A man in blue walks to the back of his car, both hands locked behind his head in regret. His car is the third in a three-vehicle collision. At the top of the accident, a green SUV revs, tires whirring on the wet asphalt, trying to lose the car lodged into its rear. The man whose car is sandwiched between them looks on with distress. The SUV finally breaks free. The driver looks into his side mirror, shakes his head, and accelerates away. That moment, the intensity of the rain on Third Mainland Bridge increases from mild showers to blinding torrents and the two wet figures beside their broken cars recede into the darkness.
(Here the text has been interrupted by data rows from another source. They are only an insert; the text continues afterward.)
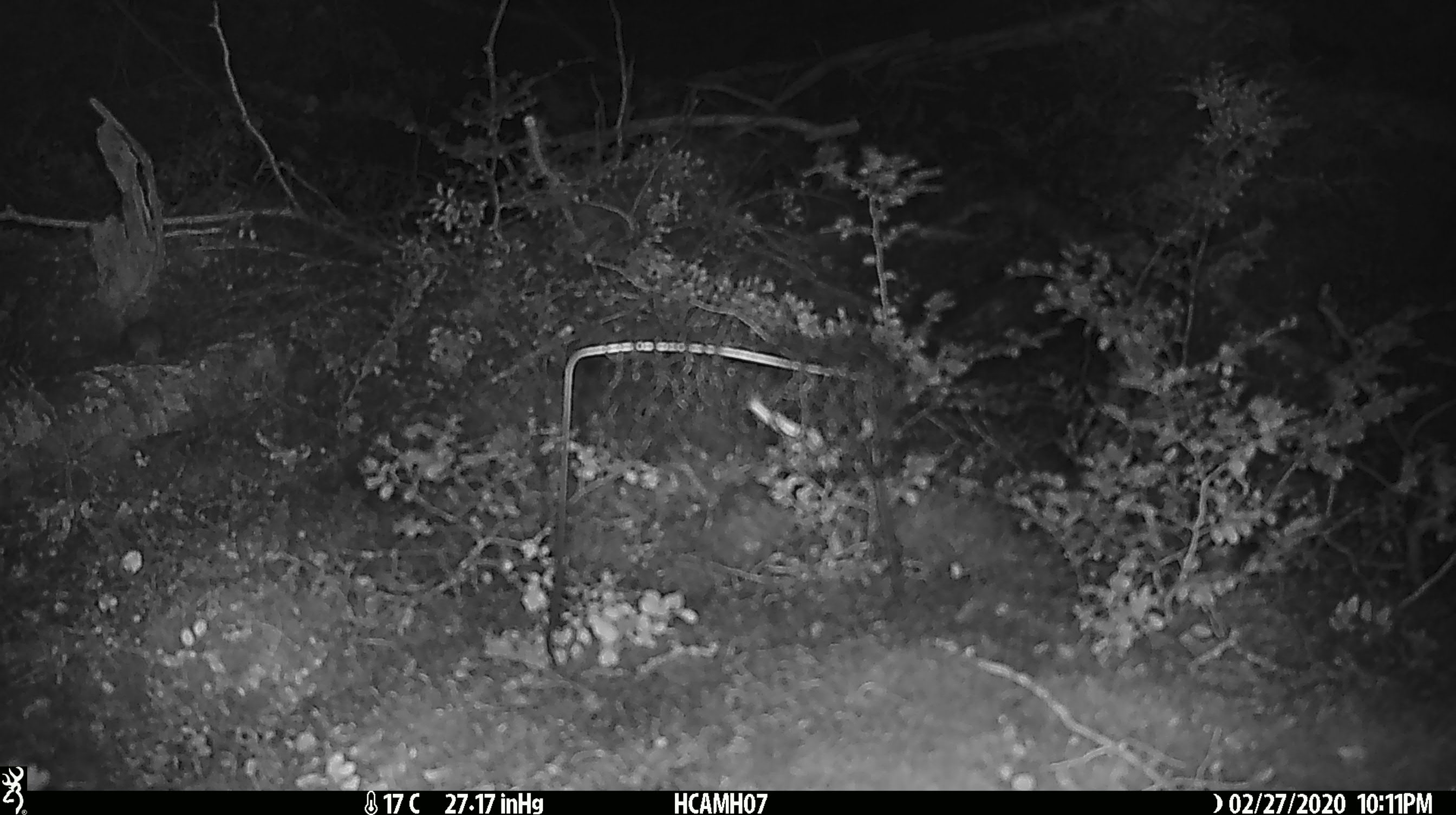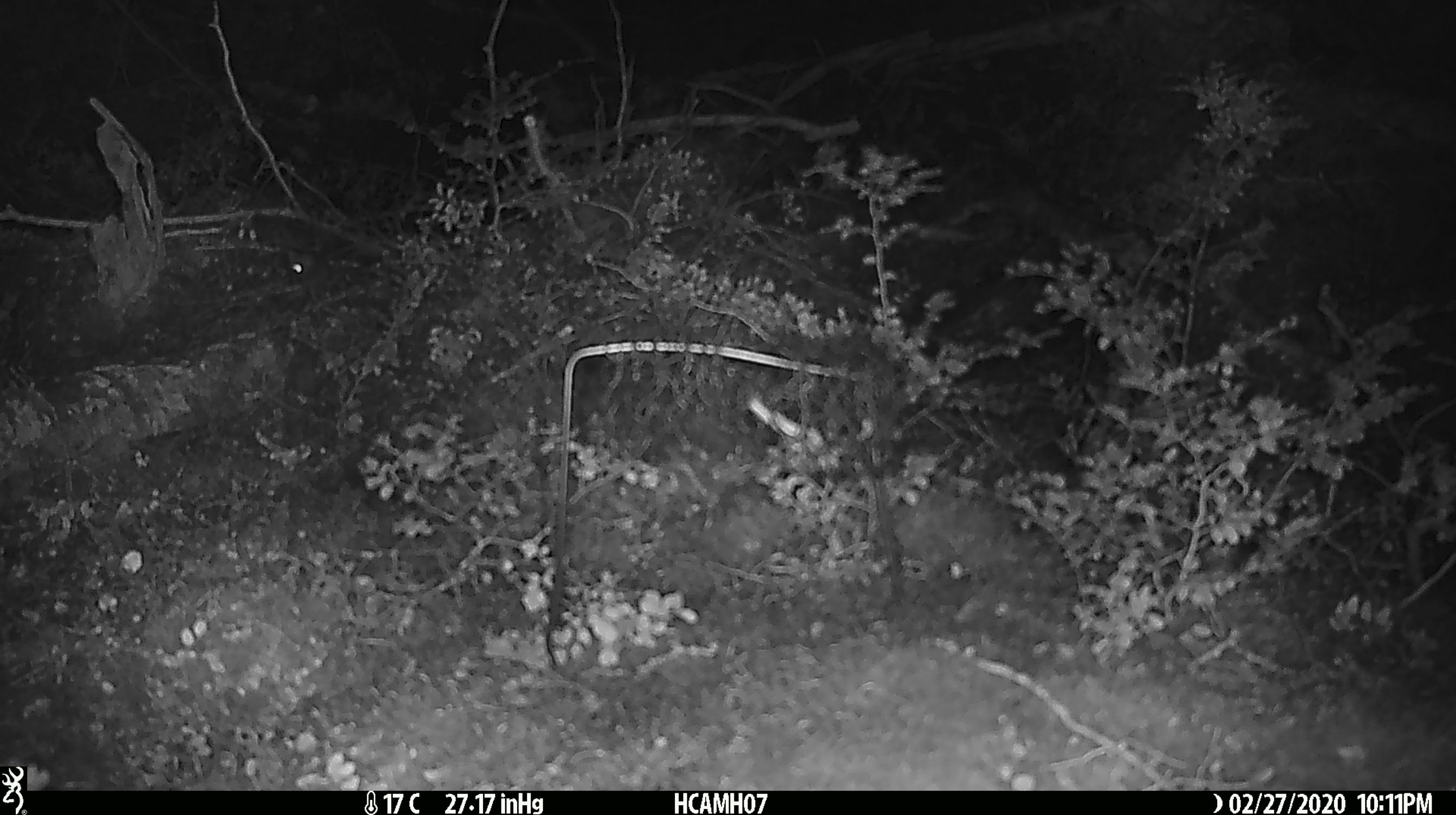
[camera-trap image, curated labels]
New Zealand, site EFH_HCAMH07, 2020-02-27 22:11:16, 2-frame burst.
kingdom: Animalia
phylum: Chordata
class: Mammalia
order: Rodentia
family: Muridae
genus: Mus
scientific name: Mus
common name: mouse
Mouse (Mus).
There are cars bumper-to-bumper up the road, red lights flickering through the wet windshield, as far as the eyes can see, past wipers in their synchronised dance. There are two more collisions like the one on the bridge. Horns blare. At the head of the traffic jam, there’s nothing—no broken cars or blocked access. Just an exit from the service lane that drivers are trying to pass through from both sides at once. (Scenario for the start of the Lagos apocalypse: an impatient driver takes a wrong turn.)
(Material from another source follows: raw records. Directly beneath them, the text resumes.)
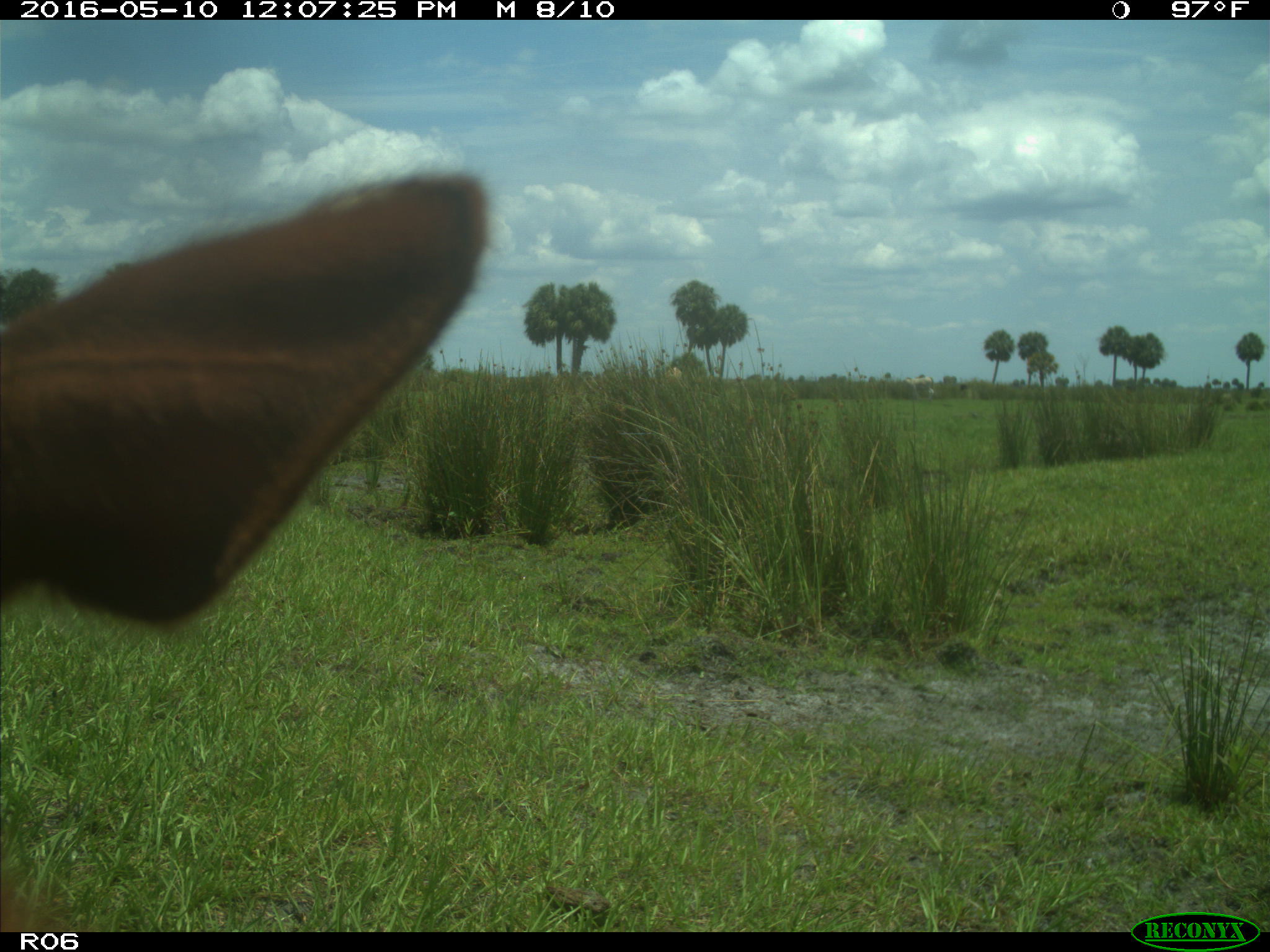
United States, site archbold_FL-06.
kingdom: Animalia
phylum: Chordata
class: Mammalia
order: Artiodactyla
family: Bovidae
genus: Bos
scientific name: Bos taurus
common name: domestic cow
Bos taurus (domestic cow).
Under a makeshift restaurant made of a tent with nylon covering and yellow bulbs hung on metal poles, men and women eat hot instant noddles. Their cars are packed beside the street, starting from the end of the Suya-seller at the junction. The chef, apron around his neck, lifts his head to look at me as I rush past his joint. Under a mango tree at the end of the street where the cars are packed, a man stands wet, fiddling with the leaves. It’s his usual spot, even in the day. He is dressed in singlet and shorts, oblivious to the cold. He communes with the tree, muttering in words not intelligible to me.
A man in a red shirt and brown trousers staggers past the spot where the other man communed with the tree at night. He staggers left; I go right. He goes right; I go left. We repeat the dance as the gap between us shrinks. I escape a body slam by swiveling with a balletic spin. I know the crazy guy: he was not the one talking to the tree.